Por alguns minutos, o fantasma tentou se distrair, conversando baixinho com o jovem pirata. Era curioso ver um menino a bordo do Maestrel, embora Theodore suspeitasse que a aparente juventude de Keith fosse apenas uma ilusão. Afinal, estavam a bordo de um navio fantasma, e o mais provável era que todos ali estivessem parados no tempo, impedidos de envelhecer, de modo que o menino poderia ter muito mais idade do que aparentava.

A certa altura da madrugada, Keith fez um comentário perturbador sobre as mãos de Theodore, sugerindo que pareciam mãos de mulher.

– Exceto pelos calos – acrescentou o moleque.

Theodore franziu o cenho, com uma expressão aborrecida, ao que Keith se desculpou assim que percebeu:

– Não foi minha intenção insultá-lo.

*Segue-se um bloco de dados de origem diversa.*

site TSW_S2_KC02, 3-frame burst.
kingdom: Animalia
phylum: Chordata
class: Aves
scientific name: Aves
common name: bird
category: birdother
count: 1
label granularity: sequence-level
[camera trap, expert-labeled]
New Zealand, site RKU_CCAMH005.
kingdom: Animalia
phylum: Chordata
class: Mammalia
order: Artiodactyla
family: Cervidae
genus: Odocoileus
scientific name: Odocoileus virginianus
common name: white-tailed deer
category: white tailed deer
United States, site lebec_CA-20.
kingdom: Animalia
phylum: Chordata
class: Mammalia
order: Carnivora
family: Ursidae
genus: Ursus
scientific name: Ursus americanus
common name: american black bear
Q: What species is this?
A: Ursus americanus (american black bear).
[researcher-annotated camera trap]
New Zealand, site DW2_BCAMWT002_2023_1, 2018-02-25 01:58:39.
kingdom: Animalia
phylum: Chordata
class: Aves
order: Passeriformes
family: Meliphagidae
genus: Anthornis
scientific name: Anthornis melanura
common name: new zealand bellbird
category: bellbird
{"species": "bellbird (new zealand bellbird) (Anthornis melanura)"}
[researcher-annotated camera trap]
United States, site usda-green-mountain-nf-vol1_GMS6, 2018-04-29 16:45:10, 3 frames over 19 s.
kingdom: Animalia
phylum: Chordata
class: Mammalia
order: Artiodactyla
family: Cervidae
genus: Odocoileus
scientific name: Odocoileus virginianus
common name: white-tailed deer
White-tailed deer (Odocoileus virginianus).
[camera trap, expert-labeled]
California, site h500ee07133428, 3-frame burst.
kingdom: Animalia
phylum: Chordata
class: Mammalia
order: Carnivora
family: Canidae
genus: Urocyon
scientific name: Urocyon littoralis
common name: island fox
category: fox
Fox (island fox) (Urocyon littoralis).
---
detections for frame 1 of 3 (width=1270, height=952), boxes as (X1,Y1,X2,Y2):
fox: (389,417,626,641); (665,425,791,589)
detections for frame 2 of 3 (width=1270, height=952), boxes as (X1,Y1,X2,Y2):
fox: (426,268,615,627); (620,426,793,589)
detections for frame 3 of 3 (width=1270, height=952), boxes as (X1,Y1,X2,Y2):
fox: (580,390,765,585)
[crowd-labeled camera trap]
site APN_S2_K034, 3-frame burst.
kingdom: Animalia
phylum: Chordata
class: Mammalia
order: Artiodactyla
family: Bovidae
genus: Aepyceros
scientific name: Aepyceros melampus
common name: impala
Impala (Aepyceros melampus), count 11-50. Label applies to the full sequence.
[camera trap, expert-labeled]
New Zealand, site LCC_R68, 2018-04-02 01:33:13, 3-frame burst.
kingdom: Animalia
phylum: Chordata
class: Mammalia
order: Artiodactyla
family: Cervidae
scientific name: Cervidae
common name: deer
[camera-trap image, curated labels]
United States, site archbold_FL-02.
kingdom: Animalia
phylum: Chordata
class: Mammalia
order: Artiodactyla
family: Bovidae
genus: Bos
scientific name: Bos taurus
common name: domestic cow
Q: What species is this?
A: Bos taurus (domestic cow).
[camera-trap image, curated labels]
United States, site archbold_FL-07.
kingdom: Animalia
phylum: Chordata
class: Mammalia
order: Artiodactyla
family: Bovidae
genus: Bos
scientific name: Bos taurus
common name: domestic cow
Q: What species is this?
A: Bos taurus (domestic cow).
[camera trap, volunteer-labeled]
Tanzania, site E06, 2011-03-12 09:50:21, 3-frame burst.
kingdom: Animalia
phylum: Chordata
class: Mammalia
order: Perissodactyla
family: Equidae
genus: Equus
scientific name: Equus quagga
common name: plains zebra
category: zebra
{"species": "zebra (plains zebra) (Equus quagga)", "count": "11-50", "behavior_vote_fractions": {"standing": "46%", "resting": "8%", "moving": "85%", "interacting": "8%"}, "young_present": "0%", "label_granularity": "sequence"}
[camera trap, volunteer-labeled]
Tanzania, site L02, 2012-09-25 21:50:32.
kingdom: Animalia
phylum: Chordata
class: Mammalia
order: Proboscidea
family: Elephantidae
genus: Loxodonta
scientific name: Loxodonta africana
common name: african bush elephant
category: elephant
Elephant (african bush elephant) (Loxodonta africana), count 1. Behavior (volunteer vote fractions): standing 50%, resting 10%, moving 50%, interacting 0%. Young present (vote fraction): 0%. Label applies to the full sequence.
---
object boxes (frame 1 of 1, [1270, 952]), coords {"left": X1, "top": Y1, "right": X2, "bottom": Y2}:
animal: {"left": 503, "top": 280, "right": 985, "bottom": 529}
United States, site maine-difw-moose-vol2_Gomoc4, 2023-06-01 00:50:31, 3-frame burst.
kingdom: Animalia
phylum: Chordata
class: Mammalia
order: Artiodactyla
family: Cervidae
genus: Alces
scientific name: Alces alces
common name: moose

É que seus dedos são muito finos e longos, como as mãos das mulheres de Tortuga.

Theodore deu uma gargalhada divertida, mas sua expressão sugeria que não estava de tão bom humor.

– Espero que não esteja falando sério – disse o fantasma, encarando o menino com uma expressão levemente ameaçadora. – Posso esganá-lo com esses dedos finos se vier com gracinhas.

O moleque ergueu as mãos, recuando um pouco, na defensiva.

– Não foi o que eu quis dizer – garantiu.

Mas Theodore continuou a olhá-lo com desconfiança. O velho Jenkins havia feito alguns comentários bastante sugestivos sobre o estranho empenho de Toby em resgatá-lo dos mortos. "Empenho apaixonado" foram as palavras escolhidas pelo velho abutre, e isto deixou o fantasma muito mais atento às insinuações dos marujos.

Por volta das quatro da madrugada, Theodore viu a figura do bote com os três homens recortar-se no nevoeiro, guiado pelo brilho fraco das duas lâmpadas. Assim que subiu a bordo, o Capitão Flynn jogou a moeda ao ar e deu ordem à tripulação para zarpar imediatamente.

– Para o norte a todo o pano! – gritou o Capitão, caminhando apressadamente para o seu camarote, sinalizando para Theodore segui-lo.

Antes de subir à cabine, porém, John Flynn falou um instante com o Imediato, e pelo pouco que Theodore pôde entender, avisava a respeito de uma tempestade que possivelmente encontrariam no caminho.

O velho Jenkins entrou na cabine atrás do Capitão e fechou a porta em seguida. Ambos pareciam exaustos e mal humorados, mas Theodore interessava-se apenas em saber o que a bruxa dissera a seu respeito.

Flynn sentou-se na cadeira atrás de sua mesa de refeições e retirou com cuidado a vela negra de dentro do saco cinzento.

Theodore a fitou por um instante, e como ninguém dissesse nada, perguntou:

– O que é isso?

– Sua passagem para o mundo dos vivos – disse Flynn, com amargura.

Os olhos do fantasma brilharam fascinados, porém o Capitão tornou a guardar a vela no saco e trancou-a numa gaveta do balcão de popa, deixando Theodore confuso.